Brief ▸
Write out the material again word for word, dropping any images it holds.

☆ ☆ ☆ ☆

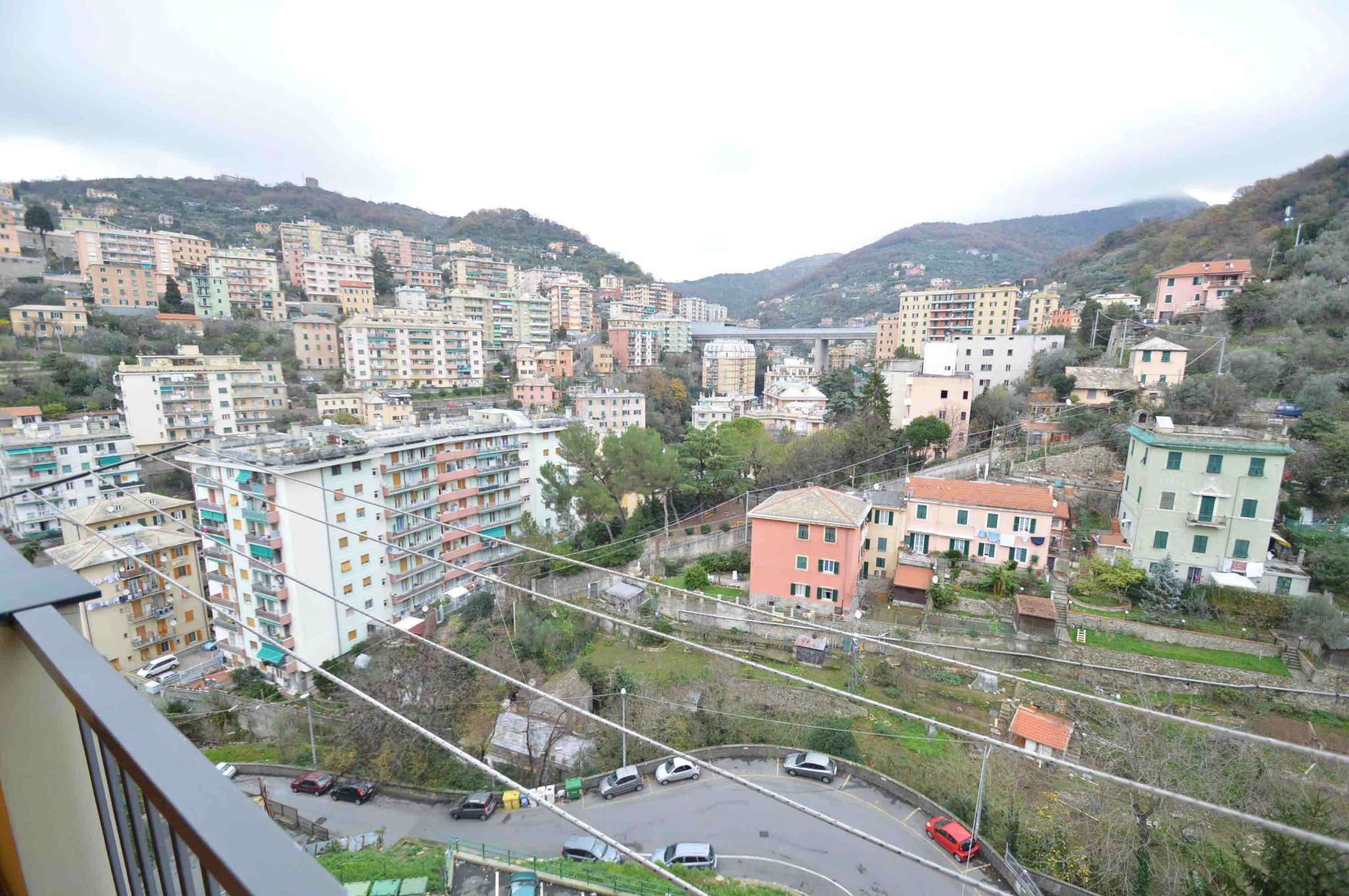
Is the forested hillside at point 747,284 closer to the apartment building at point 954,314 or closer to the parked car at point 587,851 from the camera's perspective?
the apartment building at point 954,314

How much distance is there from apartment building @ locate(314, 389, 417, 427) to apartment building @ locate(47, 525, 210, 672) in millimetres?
9505

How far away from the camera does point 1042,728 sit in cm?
859

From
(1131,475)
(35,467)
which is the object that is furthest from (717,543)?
(35,467)

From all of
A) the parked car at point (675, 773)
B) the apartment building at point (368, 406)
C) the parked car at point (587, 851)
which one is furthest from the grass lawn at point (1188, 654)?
the apartment building at point (368, 406)

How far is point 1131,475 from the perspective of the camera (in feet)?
39.0

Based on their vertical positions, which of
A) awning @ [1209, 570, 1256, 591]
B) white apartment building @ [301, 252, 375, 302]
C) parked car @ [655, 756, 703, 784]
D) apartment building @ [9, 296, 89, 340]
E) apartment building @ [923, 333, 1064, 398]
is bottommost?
parked car @ [655, 756, 703, 784]

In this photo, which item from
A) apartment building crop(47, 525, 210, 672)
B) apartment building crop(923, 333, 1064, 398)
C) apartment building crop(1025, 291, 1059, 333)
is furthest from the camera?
apartment building crop(1025, 291, 1059, 333)

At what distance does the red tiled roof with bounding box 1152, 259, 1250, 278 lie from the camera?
21719 mm

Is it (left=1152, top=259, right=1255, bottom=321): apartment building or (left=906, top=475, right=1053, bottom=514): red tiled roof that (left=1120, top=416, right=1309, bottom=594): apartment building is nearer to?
(left=906, top=475, right=1053, bottom=514): red tiled roof

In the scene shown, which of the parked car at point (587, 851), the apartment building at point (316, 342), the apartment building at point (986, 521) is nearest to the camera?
the parked car at point (587, 851)

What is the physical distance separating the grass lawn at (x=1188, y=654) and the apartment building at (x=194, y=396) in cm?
2608

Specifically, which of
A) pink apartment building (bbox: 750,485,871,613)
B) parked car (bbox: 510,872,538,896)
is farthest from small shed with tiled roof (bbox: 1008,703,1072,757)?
parked car (bbox: 510,872,538,896)

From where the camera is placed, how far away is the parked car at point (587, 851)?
7414 millimetres

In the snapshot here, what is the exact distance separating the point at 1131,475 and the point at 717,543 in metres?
8.75
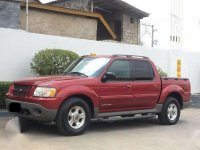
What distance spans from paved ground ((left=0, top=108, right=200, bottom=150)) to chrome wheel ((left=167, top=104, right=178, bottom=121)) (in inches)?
11.0

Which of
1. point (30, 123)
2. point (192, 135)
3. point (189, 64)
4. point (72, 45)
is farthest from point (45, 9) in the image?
point (192, 135)

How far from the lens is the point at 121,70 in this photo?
395 inches

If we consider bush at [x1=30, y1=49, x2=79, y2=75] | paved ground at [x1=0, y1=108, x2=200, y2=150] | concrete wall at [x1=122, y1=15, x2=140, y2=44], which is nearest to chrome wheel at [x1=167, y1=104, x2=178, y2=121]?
paved ground at [x1=0, y1=108, x2=200, y2=150]

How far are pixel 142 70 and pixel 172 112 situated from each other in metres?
1.63

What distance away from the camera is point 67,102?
8750mm

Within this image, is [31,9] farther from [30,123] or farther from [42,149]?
[42,149]

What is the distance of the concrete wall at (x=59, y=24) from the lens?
19797mm

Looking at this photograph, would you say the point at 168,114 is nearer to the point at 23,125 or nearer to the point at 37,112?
the point at 23,125

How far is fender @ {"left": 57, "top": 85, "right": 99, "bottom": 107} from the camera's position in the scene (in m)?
8.60

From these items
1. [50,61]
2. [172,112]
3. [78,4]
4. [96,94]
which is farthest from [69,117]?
[78,4]

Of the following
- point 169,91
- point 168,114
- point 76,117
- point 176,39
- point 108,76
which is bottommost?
point 168,114

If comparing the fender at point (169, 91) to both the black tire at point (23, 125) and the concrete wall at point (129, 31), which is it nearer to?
the black tire at point (23, 125)

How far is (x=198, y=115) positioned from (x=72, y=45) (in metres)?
5.11

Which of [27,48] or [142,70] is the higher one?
[27,48]
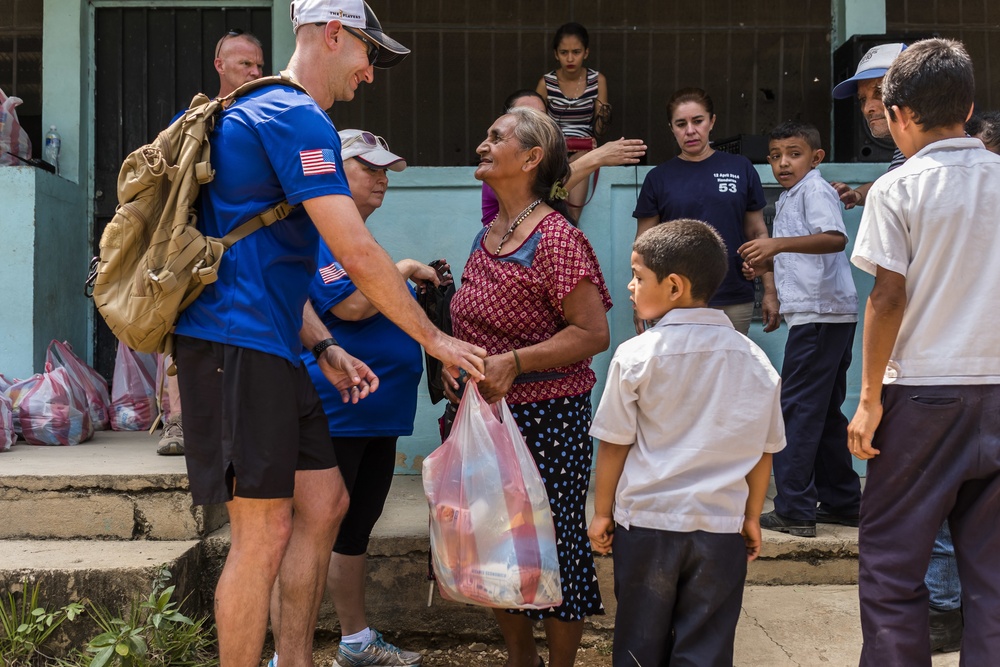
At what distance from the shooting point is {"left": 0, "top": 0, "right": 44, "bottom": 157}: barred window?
19.5 feet

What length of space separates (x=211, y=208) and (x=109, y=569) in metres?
1.50

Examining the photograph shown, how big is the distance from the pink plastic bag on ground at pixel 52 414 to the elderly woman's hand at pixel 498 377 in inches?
107

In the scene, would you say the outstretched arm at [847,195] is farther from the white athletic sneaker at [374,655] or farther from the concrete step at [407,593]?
the white athletic sneaker at [374,655]

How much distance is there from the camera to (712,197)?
4402 mm

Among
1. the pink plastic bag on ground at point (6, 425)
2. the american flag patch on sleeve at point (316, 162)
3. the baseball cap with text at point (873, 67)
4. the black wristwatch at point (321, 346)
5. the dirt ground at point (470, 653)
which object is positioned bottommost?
the dirt ground at point (470, 653)

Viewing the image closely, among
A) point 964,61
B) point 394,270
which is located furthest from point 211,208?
point 964,61

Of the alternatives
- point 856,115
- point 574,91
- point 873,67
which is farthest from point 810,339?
point 574,91

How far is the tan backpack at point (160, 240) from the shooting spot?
7.51 feet

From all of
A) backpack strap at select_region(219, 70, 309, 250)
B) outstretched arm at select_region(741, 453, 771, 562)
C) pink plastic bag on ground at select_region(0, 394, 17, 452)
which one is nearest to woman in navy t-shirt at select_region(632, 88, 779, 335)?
outstretched arm at select_region(741, 453, 771, 562)

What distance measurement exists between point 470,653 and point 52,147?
12.8 ft

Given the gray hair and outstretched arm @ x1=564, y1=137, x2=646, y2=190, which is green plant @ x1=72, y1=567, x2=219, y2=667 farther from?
outstretched arm @ x1=564, y1=137, x2=646, y2=190

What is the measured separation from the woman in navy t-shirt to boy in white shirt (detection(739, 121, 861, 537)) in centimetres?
22

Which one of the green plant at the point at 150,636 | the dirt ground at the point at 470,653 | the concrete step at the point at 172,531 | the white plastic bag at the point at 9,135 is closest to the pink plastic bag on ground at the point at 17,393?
the concrete step at the point at 172,531

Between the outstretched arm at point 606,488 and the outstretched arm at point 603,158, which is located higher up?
the outstretched arm at point 603,158
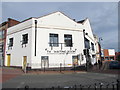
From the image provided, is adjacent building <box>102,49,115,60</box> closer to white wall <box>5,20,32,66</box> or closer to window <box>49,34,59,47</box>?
window <box>49,34,59,47</box>

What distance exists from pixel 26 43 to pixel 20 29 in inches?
132

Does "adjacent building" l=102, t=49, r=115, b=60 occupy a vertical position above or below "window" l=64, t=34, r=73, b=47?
below

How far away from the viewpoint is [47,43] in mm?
22062

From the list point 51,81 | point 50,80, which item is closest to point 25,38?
point 50,80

☆ ☆ ☆ ☆

Result for this task ▸
Is the forested hillside at point 747,284 closer to the apartment building at point 954,314 or closer to the parked car at point 587,851 from the camera's perspective?
the apartment building at point 954,314

How much distance is there from apartment building @ locate(314, 389, 417, 427) to apartment building @ locate(47, 525, 210, 672) in millimetres?
9505

How far away from the camera does point 1042,728 sit in cm?
859

From
(1131,475)
(35,467)
which is the object that is furthest from (717,543)?
(35,467)

From all of
A) the parked car at point (675, 773)
B) the apartment building at point (368, 406)
C) the parked car at point (587, 851)
which one is furthest from the grass lawn at point (1188, 654)?
the apartment building at point (368, 406)

How far is point 1131,475 from the perspective of the camera (in feet)?
39.0

Based on their vertical positions, which of
A) awning @ [1209, 570, 1256, 591]
B) white apartment building @ [301, 252, 375, 302]
C) parked car @ [655, 756, 703, 784]
D) apartment building @ [9, 296, 89, 340]
E) apartment building @ [923, 333, 1064, 398]
is bottommost?
parked car @ [655, 756, 703, 784]

In this photo, which item from
A) apartment building crop(47, 525, 210, 672)
B) apartment building crop(923, 333, 1064, 398)
C) apartment building crop(1025, 291, 1059, 333)
is furthest from the camera?
apartment building crop(1025, 291, 1059, 333)

At what distance does the red tiled roof with bounding box 1152, 259, 1250, 278 lie from the camera?
21719 mm

Is it (left=1152, top=259, right=1255, bottom=321): apartment building or (left=906, top=475, right=1053, bottom=514): red tiled roof that (left=1120, top=416, right=1309, bottom=594): apartment building is nearer to?
(left=906, top=475, right=1053, bottom=514): red tiled roof

In the scene shown, which of the parked car at point (587, 851), the apartment building at point (316, 342), the apartment building at point (986, 521) is nearest to the camera?
the parked car at point (587, 851)

What is the physical distance separating the grass lawn at (x=1188, y=654) and the apartment building at (x=194, y=396) in cm?
2608

Specifically, which of
A) pink apartment building (bbox: 750,485,871,613)
B) parked car (bbox: 510,872,538,896)
is farthest from small shed with tiled roof (bbox: 1008,703,1072,757)?
parked car (bbox: 510,872,538,896)

From where the camera is placed, how far away is the parked car at point (587, 851)?
7414 millimetres

In the snapshot here, what is the exact distance separating the point at 1131,475 and the point at 717,543 in metres?
8.75
What distance spans from paved ground ((left=0, top=108, right=200, bottom=150)) to chrome wheel ((left=167, top=104, right=178, bottom=121)) (in inches)?
11.0

Which of
1. point (30, 123)
2. point (192, 135)
3. point (189, 64)
4. point (72, 45)
is farthest from point (45, 9) in the image?
point (192, 135)

How far from the lens is the point at 121,70 in this photo?
395 inches

If we consider bush at [x1=30, y1=49, x2=79, y2=75] | paved ground at [x1=0, y1=108, x2=200, y2=150] | concrete wall at [x1=122, y1=15, x2=140, y2=44], which is nearest to chrome wheel at [x1=167, y1=104, x2=178, y2=121]?
paved ground at [x1=0, y1=108, x2=200, y2=150]

How far are pixel 142 70 and pixel 172 112 situated from each other in metres?
1.63

What distance away from the camera is point 67,102?
8750mm

Within this image, is [31,9] farther from [30,123] or farther from [42,149]?
[42,149]

What is the distance of the concrete wall at (x=59, y=24) from the lens?
19797mm

Looking at this photograph, would you say the point at 168,114 is nearer to the point at 23,125 or nearer to the point at 37,112?
the point at 23,125

How far is fender @ {"left": 57, "top": 85, "right": 99, "bottom": 107} from the camera's position in the scene (in m)?
8.60

From these items
1. [50,61]
2. [172,112]
3. [78,4]
4. [96,94]
which is farthest from [69,117]?
[78,4]

Of the following
- point 169,91
- point 168,114
- point 76,117
- point 176,39
- point 108,76
which is bottommost?
point 168,114

If comparing the fender at point (169, 91) to both the black tire at point (23, 125) and the concrete wall at point (129, 31), which is it nearer to?
the black tire at point (23, 125)

How far is (x=198, y=115) positioned from (x=72, y=45) (in metres)?
5.11

Which of [27,48] or [142,70] is the higher one?
[27,48]
At what distance from the shooting point is {"left": 0, "top": 0, "right": 44, "bottom": 157}: barred window?
19.5 feet

What length of space separates (x=211, y=208) and (x=109, y=569) in metres?
1.50

Examining the photograph shown, how big is the distance from the pink plastic bag on ground at pixel 52 414 to the elderly woman's hand at pixel 498 377 in inches?
107

In the scene, would you say the outstretched arm at [847,195] is farther from the white athletic sneaker at [374,655] or farther from the concrete step at [407,593]?
the white athletic sneaker at [374,655]

How much distance is there from the camera to (712,197)?
4402 mm

Among
1. the pink plastic bag on ground at point (6, 425)
2. the american flag patch on sleeve at point (316, 162)
3. the baseball cap with text at point (873, 67)
4. the black wristwatch at point (321, 346)
5. the dirt ground at point (470, 653)
which object is positioned bottommost?
the dirt ground at point (470, 653)

Viewing the image closely, among
A) point 964,61
B) point 394,270
which is located furthest from point 211,208?
point 964,61

Of the alternatives
- point 856,115
- point 574,91
- point 873,67
which is farthest from point 810,339?
point 574,91

How far is the tan backpack at point (160, 240) from the shooting spot?
7.51 feet

From all of
A) backpack strap at select_region(219, 70, 309, 250)
B) outstretched arm at select_region(741, 453, 771, 562)
C) pink plastic bag on ground at select_region(0, 394, 17, 452)
which one is nearest to woman in navy t-shirt at select_region(632, 88, 779, 335)?
outstretched arm at select_region(741, 453, 771, 562)

What distance measurement exists between point 470,653 and point 52,147?
12.8 ft

Given the gray hair and outstretched arm @ x1=564, y1=137, x2=646, y2=190, which is green plant @ x1=72, y1=567, x2=219, y2=667 farther from?
outstretched arm @ x1=564, y1=137, x2=646, y2=190

What is the measured separation from the woman in navy t-shirt to boy in white shirt (detection(739, 121, 861, 537)) in centimetres?
22

Which one of the green plant at the point at 150,636 | the dirt ground at the point at 470,653 | the concrete step at the point at 172,531 | the white plastic bag at the point at 9,135 is closest to the pink plastic bag on ground at the point at 17,393?
the concrete step at the point at 172,531

Between the outstretched arm at point 606,488 and the outstretched arm at point 603,158, which is located higher up?
the outstretched arm at point 603,158
From the image provided, is adjacent building <box>102,49,115,60</box> closer to white wall <box>5,20,32,66</box> or closer to window <box>49,34,59,47</box>?
window <box>49,34,59,47</box>

What distance exists from pixel 26 43 to pixel 20 29 in inches?
132

Does "adjacent building" l=102, t=49, r=115, b=60 occupy a vertical position above or below "window" l=64, t=34, r=73, b=47?
below

How far away from the viewpoint is [47,43] in mm?
22062

From the list point 51,81 | point 50,80, which item is closest to point 25,38?
point 50,80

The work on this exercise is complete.